Tales of a 21st Century Gypsy

December 31, 2004. Austin, Texas.


Austin is nice. And visiting friends is easy. Keith and Jonathan are people I’ve known since 1987, when I was in Tunisia doing my dissertation research. Keith was doing his dissertation research as well, and Jonathan was teaching English. Seventeen years later, Keith is a professor of linguistics at the University of Texas and Jonathan an immigration lawyer with his own business. Some of the people I met in Tunis back in 1987 I barely remember, but for some reason I’ve always thought of Keith and Jonathan as ongoing parts of my life, even though I hardly ever see them.


Austin seems like the right place for them – and, perhaps, for me. It’s on my list of possible cities to settle in, when I’ve had enough of the road. I loved the weather in December, though, which is a bad sign – most of the year I’d probably melt into a puddle on the ground. Austin is the home of UT and of the state government, two institutions that I can imagine are frequently at odds, given Texas politics. It’s famous for being the folk music capital of the US. It’s full of coffee houses, it has good used bookstores, it’s easy to bike in, and it’s not quite as suburban as many of the cities I’ve visited. Perhaps because it is the capital of a red state whose governor was George W, it’s not as new age as my other favorite college town, Boulder. Maybe that’s why it seemed so congenial to me. It has the liberal culture of a college town without feeling provincial. And it has at least some of the feel of a real city, without being as horribly expensive as New York. It doesn’t feel like a mass of strip development, the way Tucson does. It feels real, though it’s neither as old nor as densely settled as eastern cities. It’s organic, not the real estate developer’s imitation of a city that are downtown San Antonio and Phoenix.


It has a river, too. I took my kayak out on Town Lake, as the river is known thanks to dams at both ends of the city. There are several rowing clubs that anyone can join; Keith is a member of one of them. Sign me up! I haven’t been out in a shell in twenty years, and I’d love to do that again.
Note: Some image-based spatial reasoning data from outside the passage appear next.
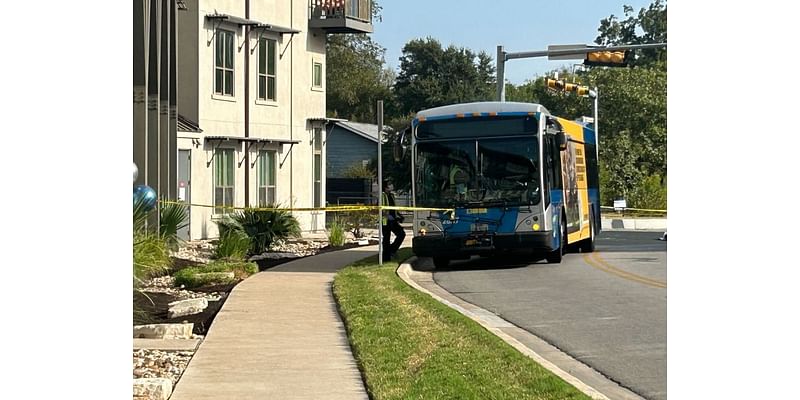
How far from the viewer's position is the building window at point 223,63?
32688mm

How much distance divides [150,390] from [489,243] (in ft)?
48.3

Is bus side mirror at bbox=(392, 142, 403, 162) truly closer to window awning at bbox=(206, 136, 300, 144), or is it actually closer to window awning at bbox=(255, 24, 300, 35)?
window awning at bbox=(206, 136, 300, 144)

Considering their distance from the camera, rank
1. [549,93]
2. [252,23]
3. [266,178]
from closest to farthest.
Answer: [252,23], [266,178], [549,93]

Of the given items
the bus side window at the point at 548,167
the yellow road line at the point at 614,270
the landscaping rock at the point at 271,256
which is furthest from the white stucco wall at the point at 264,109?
the yellow road line at the point at 614,270

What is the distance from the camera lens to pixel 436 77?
2751 inches

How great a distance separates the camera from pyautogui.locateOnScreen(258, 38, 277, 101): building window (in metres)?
34.9

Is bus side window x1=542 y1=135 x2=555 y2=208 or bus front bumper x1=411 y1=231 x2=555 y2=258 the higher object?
bus side window x1=542 y1=135 x2=555 y2=208

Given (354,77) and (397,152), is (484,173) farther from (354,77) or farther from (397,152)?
(354,77)

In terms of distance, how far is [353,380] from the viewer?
10.8m

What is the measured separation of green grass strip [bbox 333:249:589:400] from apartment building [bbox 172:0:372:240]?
45.5 ft

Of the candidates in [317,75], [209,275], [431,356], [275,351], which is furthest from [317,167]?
[431,356]

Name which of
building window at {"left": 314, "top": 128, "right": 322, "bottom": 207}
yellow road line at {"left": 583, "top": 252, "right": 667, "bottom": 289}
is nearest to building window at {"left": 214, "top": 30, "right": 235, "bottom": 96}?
building window at {"left": 314, "top": 128, "right": 322, "bottom": 207}
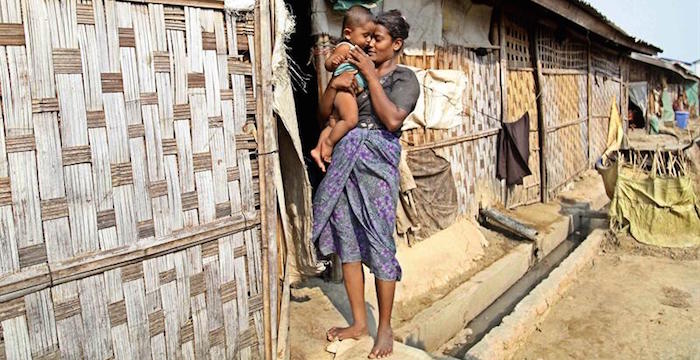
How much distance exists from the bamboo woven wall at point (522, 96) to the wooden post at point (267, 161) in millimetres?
5842

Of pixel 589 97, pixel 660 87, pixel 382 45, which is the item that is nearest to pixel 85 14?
pixel 382 45

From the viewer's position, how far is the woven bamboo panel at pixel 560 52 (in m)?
8.98

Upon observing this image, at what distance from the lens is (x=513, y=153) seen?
7574 mm

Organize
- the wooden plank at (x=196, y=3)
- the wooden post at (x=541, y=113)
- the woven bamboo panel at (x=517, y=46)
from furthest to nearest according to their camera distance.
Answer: the wooden post at (x=541, y=113)
the woven bamboo panel at (x=517, y=46)
the wooden plank at (x=196, y=3)

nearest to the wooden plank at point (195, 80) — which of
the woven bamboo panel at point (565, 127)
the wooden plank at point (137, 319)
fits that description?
the wooden plank at point (137, 319)

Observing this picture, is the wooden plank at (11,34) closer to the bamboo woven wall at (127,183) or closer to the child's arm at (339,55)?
the bamboo woven wall at (127,183)

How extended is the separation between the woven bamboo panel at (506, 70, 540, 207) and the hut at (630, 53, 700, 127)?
8.70m

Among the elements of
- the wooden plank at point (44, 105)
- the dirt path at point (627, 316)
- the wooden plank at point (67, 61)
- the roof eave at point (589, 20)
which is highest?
the roof eave at point (589, 20)

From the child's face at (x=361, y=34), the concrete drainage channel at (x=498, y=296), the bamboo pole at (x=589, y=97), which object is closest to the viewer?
the child's face at (x=361, y=34)

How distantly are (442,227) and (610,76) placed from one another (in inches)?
431

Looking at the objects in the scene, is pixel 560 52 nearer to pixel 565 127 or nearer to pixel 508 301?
pixel 565 127

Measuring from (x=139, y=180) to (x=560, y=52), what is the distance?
9622 mm

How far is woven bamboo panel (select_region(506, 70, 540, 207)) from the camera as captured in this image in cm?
788

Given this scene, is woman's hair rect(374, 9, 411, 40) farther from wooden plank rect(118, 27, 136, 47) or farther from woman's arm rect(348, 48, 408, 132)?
wooden plank rect(118, 27, 136, 47)
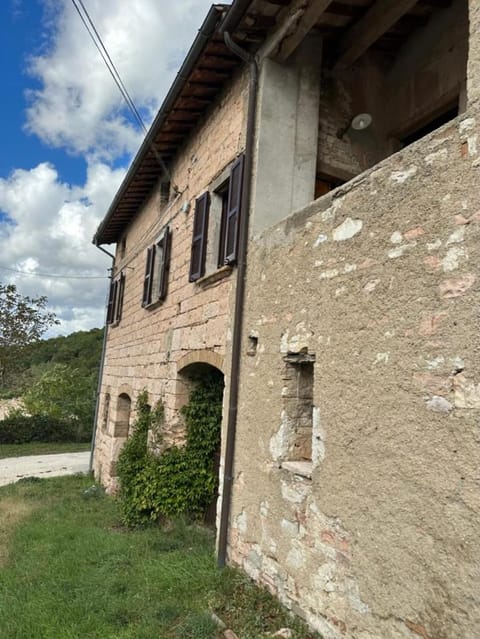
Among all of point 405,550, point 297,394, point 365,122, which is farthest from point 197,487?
point 365,122

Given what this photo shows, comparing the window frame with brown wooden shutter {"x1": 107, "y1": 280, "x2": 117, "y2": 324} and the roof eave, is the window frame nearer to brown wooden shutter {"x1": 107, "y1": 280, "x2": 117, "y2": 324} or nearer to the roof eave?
brown wooden shutter {"x1": 107, "y1": 280, "x2": 117, "y2": 324}

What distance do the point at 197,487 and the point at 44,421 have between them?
1874 centimetres

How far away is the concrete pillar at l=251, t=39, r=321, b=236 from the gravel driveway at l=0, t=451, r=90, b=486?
11.1 metres

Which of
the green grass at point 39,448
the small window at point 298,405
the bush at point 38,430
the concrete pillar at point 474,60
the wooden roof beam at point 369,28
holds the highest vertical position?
the wooden roof beam at point 369,28

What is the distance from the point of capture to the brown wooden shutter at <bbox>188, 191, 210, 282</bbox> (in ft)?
19.2

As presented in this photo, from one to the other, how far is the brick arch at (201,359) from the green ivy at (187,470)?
0.42 meters

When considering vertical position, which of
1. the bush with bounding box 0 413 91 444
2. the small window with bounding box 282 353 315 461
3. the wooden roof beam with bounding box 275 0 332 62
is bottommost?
the bush with bounding box 0 413 91 444

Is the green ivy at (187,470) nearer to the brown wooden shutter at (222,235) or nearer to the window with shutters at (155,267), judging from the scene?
the brown wooden shutter at (222,235)

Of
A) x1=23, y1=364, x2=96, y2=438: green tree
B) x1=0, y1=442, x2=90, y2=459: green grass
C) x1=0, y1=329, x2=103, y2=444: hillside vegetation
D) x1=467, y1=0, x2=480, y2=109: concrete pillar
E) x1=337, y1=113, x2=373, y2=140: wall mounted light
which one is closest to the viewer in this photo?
x1=467, y1=0, x2=480, y2=109: concrete pillar

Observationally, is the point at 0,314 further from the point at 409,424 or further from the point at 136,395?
the point at 409,424

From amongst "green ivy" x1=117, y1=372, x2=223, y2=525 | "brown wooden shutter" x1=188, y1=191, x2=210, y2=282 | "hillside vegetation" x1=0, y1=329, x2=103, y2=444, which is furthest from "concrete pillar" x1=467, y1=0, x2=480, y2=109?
"hillside vegetation" x1=0, y1=329, x2=103, y2=444

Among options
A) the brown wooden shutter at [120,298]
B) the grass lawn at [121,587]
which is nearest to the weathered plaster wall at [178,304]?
the brown wooden shutter at [120,298]

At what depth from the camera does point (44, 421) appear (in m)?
22.4

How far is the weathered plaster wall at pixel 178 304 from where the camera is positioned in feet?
17.7
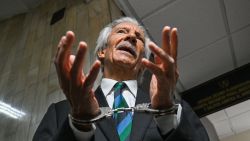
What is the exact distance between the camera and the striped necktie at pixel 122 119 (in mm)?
1114

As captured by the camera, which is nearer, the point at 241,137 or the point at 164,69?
the point at 164,69

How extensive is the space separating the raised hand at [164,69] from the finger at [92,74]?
15cm

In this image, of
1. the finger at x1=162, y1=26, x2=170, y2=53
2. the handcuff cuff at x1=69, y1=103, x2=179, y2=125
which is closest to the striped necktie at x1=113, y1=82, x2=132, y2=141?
the handcuff cuff at x1=69, y1=103, x2=179, y2=125

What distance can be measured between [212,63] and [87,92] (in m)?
3.00

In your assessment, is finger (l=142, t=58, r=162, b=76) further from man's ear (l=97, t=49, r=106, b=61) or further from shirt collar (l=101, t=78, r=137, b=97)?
man's ear (l=97, t=49, r=106, b=61)

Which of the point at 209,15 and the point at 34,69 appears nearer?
the point at 34,69

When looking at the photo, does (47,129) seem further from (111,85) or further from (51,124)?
(111,85)

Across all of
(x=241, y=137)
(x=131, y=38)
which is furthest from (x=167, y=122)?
(x=241, y=137)

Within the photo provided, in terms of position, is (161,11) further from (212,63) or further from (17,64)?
(17,64)

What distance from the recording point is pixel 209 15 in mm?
3088

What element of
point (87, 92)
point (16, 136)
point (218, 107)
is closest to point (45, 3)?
point (16, 136)

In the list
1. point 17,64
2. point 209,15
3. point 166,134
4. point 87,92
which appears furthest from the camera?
point 209,15

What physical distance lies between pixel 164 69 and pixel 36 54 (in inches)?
82.6

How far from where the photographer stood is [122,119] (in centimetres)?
118
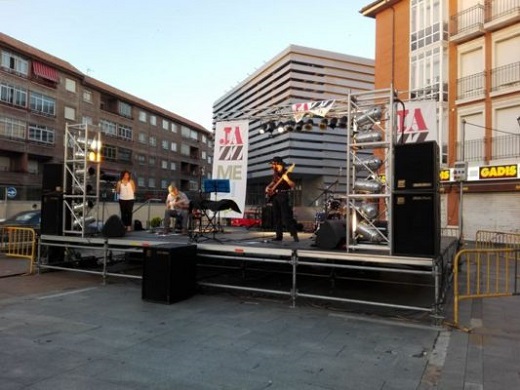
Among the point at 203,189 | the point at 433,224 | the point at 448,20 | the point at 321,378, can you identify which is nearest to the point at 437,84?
the point at 448,20

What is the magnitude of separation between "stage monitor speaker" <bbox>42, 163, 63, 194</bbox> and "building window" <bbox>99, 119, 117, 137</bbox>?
4546 cm

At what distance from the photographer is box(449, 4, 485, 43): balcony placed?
24.0 meters

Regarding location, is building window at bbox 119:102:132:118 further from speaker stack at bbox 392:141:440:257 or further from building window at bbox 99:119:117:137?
speaker stack at bbox 392:141:440:257

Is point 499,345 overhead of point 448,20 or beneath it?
beneath

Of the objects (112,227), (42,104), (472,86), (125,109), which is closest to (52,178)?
(112,227)

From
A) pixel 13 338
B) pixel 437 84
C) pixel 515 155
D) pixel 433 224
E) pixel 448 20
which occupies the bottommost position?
pixel 13 338

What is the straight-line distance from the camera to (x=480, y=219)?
23.8 meters

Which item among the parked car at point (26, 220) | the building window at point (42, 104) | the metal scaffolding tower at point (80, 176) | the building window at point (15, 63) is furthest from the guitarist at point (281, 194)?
the building window at point (42, 104)

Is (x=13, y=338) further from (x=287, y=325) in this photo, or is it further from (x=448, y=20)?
(x=448, y=20)

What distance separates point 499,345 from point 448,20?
79.9 feet

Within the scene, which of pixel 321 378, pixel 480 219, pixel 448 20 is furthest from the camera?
pixel 448 20

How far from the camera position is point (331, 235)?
8.33 m

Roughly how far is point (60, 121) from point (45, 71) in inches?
199

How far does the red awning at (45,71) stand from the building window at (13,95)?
2385 mm
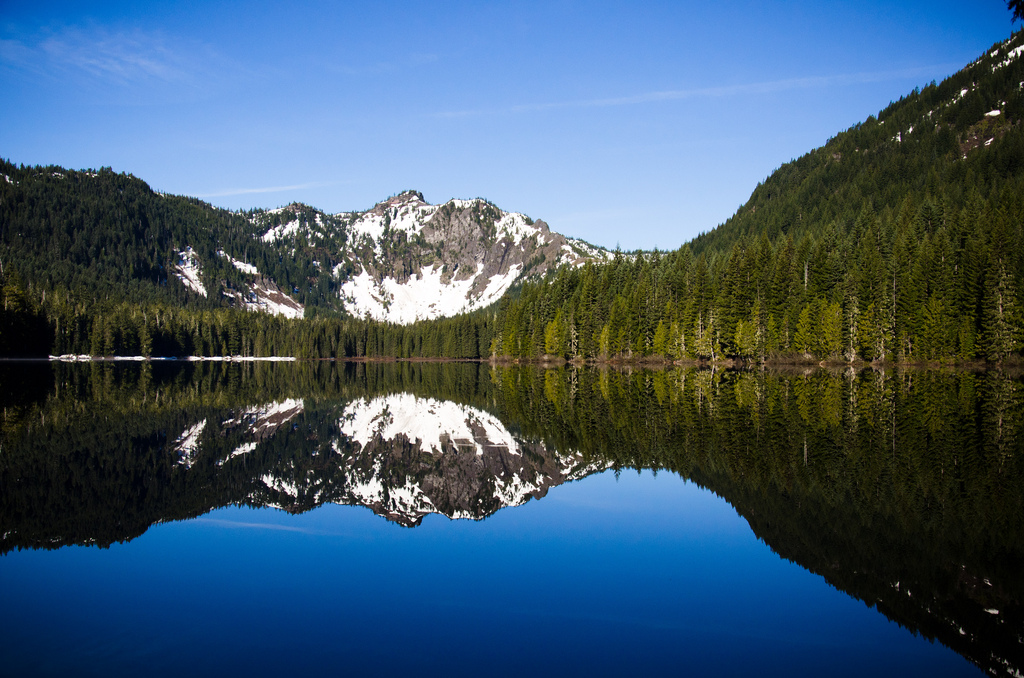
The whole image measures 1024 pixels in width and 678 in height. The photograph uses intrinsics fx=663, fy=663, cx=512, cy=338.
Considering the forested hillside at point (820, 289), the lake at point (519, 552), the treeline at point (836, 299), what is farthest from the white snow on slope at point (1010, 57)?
the lake at point (519, 552)

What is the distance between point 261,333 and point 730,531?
7751 inches

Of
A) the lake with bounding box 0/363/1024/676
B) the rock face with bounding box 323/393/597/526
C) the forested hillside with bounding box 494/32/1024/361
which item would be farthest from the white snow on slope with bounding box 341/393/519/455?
the forested hillside with bounding box 494/32/1024/361

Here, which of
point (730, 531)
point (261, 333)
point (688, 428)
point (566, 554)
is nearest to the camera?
point (566, 554)

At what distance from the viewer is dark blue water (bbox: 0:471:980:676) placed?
8.45m

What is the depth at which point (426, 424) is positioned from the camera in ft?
112

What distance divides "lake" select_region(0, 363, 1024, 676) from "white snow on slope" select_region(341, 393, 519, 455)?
1351 millimetres

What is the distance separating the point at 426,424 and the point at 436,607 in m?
24.3

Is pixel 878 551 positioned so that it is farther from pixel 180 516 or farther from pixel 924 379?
pixel 924 379

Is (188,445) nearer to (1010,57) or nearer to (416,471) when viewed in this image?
(416,471)

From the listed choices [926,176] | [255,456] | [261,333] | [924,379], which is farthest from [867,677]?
[261,333]

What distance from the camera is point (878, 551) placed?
12.3m

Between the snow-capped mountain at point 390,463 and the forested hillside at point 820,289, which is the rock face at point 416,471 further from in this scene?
the forested hillside at point 820,289

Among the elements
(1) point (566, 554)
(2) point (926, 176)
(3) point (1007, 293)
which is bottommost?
(1) point (566, 554)

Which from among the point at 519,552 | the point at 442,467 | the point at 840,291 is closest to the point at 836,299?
the point at 840,291
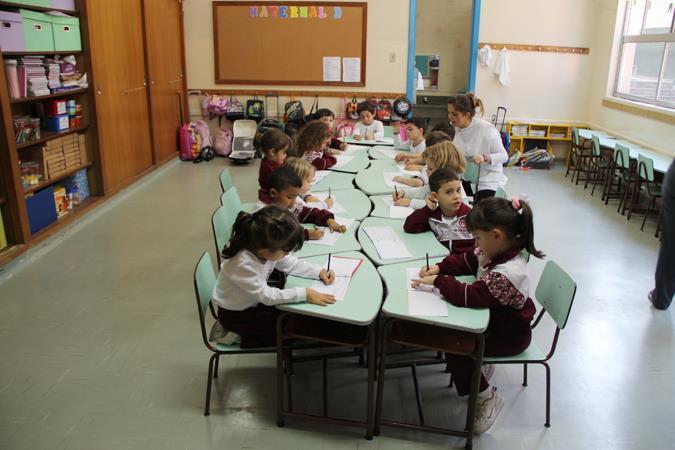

At the upstream end of the river is a small island park, where dozens of dogs splashed in the water as their people chatted on the shores. Downtown, the paths along the water were crowded with walkers, runners, bikers, and folks just hanging out. On the river, I came across a couple in sea kayaks who turned out be both avid paddlers and avid bird-watchers. We took Barton Creek as far we could, following birds in the water and people on the shore. At the downstream end of Town Lake I watched coots, scaup, wood ducks, and other feathery creatures dipping and diving in the

water. If it had been warmer out I would have gone for a swim in the famous Barton Springs Pool, a vast spring-fed swimming pool that has been the subject of an extensively-analyzed watershed protection movement as development threatens to contaminate its source waters. Austin is the kind of town where there would be a community uproar about sprawling development that puts a treasured pool at risk. It’s an educated town, full of people fighting to make the city what they want it to be.


It is also half Hispanic, but that side of the city is much less visible. When I told the paddlers on the river that I’d launched my boat downstream of the I-35 bridge they looked a bit alarmed, suggesting that it might not be so safe to leave my van there. When I mentioned it to a boy at the Texas Rowing Center, where I pulled alongside the dock to inspect the shells, he seemed quite taken aback. Keith and Jonathan pretty much suggested that the far side of I-35 was "the wrong side of the tracks” in Austin, and that the road had been placed where it was to create a buffer between the upper-middle classes of the university and the state house and the less affluent Hispanics. Indeed, when I drove down to the park where I launched my kayak, the sudden change in neighborhoods when I went under the interstate was striking, to say the least. But I never did go further into the east side of town, so I don’t know what it’s all about.